Entries supplied section start

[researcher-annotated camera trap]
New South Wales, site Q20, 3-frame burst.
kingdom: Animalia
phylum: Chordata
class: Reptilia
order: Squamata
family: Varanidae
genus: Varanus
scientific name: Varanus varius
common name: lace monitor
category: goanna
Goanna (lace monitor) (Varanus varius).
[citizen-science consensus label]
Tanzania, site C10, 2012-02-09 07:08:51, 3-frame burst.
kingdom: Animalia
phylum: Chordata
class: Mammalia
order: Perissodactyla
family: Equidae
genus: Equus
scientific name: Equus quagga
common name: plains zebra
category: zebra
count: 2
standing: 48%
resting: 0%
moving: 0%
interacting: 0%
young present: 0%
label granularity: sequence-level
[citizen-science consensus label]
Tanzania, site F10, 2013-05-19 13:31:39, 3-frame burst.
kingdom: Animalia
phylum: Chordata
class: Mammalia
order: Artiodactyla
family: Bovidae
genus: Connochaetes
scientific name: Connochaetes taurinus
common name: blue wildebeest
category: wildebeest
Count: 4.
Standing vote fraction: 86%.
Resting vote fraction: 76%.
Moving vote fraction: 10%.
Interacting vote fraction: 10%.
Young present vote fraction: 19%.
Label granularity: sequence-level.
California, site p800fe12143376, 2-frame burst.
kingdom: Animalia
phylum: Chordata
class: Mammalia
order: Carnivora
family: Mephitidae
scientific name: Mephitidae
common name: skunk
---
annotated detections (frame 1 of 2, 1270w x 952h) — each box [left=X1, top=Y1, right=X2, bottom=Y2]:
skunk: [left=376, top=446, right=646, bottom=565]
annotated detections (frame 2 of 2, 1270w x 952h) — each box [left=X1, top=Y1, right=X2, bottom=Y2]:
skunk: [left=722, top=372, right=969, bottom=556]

Entries supplied section end

**Assignment**.
Wherever a line holds the word "sequence", copy that line out of the entries above.

**Written answer**.
label granularity: sequence-level
Label granularity: sequence-level.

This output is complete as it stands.